First of all you should write a function ( not necessarily but it is recommended ) to check whether one number is prime. Here's the code for this function:
int checkPrimeNumber(int n)
{
int j, flag = 1;
for(j=2; j <= n/2; ++j)
{
if (n%j == 0)
{
flag =0;
break;
}
}
return flag;
}
Once you include the function your while loop should loop until if finds the first prime number starting from N using that function. Below is a code for that function.
You can also check this answer here:
https://codereview.stackexchange.com/questions/71212/find-smallest-prime-number-greater-than-given-n
The following two pieces of logic should solve your problem.
int IsPrime(int n)
{
int i;
for( i=2; i <= n/i; i++)
if( n%i == 0 ) return 0;
return 1;
}
This function determines reasonably quickly whether the integer passed in is prime. It stops testing once it has passed the square root of the test integer.
int FirstPrime(int n)
{
while( !IsPrime(n) )
n++;
return n;
}
This function contains the basic logic set out in your problem statement: return the input value, if prime, or failing that the first integer after that value that is prime.

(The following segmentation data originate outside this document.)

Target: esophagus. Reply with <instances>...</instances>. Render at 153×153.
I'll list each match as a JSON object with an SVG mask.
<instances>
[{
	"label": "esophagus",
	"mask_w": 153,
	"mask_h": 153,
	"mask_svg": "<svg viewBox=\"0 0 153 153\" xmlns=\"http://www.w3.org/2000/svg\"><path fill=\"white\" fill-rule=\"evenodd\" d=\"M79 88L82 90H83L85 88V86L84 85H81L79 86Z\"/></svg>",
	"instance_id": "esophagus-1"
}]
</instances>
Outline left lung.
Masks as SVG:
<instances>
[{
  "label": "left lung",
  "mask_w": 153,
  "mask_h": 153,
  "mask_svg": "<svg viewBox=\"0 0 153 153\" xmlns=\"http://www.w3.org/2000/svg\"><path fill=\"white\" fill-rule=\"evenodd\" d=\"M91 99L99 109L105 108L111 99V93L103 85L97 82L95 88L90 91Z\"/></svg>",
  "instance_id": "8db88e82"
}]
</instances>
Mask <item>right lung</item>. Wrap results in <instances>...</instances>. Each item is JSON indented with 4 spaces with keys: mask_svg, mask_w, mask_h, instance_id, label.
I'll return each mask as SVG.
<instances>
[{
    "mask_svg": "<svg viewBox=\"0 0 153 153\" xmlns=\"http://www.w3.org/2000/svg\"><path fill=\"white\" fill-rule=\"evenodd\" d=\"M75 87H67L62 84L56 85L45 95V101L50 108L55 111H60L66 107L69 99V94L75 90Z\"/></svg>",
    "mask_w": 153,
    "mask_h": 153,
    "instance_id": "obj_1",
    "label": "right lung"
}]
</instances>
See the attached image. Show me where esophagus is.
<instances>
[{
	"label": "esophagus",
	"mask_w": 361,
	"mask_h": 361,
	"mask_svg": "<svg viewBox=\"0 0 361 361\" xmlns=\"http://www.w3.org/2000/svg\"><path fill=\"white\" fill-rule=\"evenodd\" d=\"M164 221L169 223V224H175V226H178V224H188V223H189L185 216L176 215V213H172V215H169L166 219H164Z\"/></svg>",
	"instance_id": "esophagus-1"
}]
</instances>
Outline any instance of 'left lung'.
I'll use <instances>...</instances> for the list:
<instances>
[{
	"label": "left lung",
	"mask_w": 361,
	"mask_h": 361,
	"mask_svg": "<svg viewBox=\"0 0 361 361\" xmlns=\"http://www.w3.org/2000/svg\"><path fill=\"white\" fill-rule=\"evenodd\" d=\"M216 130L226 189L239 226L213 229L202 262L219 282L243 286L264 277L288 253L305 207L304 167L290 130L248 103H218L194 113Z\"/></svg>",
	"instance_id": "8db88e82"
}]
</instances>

Breaking the code into separate functions makes it much easier to test and to reason about the code.
Checking primality
This is the simpler code that I use for detecting primes:
int isprime(unsigned number)
{
if (number <= 1)
return 0;
if (number == 2 || number == 3)
return 1;
if (number % 2 == 0 || number % 3 == 0)
return 0;
for (unsigned x = 5; x * x <= number; x += 6)
{
if (number % x == 0 || number % (x + 2) == 0)
return 0;
}
return 1;
}
It exploits the fact that all prime numbers larger than 3 have the form 6N±1. It's easy to see why. All the numbers of the forms 6N+0, 6N+2, 6N+4 are clearly divisible by 2 and the numbers of the form 6N+3 are clearly divisible by 3, which leaves only 6N+1 and 6N+5 as possibly prime — and 6N+5 is equivalent to 6(N+1)-1, so the formula 6N±1 covers them properly. For N = 1, 6N±1 yields 5 and 7 which are prime; N = 2 yields 11 and 13 which are prime; N = 3 yields 17 and 19 which are prime; N = 4 yields 23 and 25, of which 23 is prime and 25 is not. All primes bigger than 3 are of the form 6N±1; not all numbers of the form 6N±1 are prime. All this means that the code only checks two divisors out of every six as it steps through the range up to the square root of the number.
I have a more complex variant which knows the primes up to 100, and then goes stepping every 6:
int isprime(unsigned number)
{
if (number <= 1)
return 0;
if (number == 2 || number == 3)
return 1;
if (number % 2 == 0 || number % 3 == 0)
return 0;
static const unsigned int small_primes[] =
{
5, 7, 11, 13, 17, 19, 23, 29, 31, 37, 41, 43, 47,
53, 59, 61, 67, 71, 73, 79, 83, 87, 89, 91, 97
};
enum { NUM_SMALL_PRIMES = sizeof(small_primes) / sizeof(small_primes[0]) };
for (unsigned i = 0; i < NUM_SMALL_PRIMES; i++)
{
if (number == small_primes[i])
return 1;
if (number % small_primes[i] == 0)
return 0;
}
for (unsigned i = 101; i * i <= number; i += 6)
{
if (number % i == 0 || number % (i + 2) == 0)
return 0;
}
return 1;
}
This is usually marginally faster than the other, but only by a very small amount.
Next prime after
I originally wrote this code for another SO question that was deleted before I posted an answer; it uses another variant of isprime() with a table of primes up to 1013.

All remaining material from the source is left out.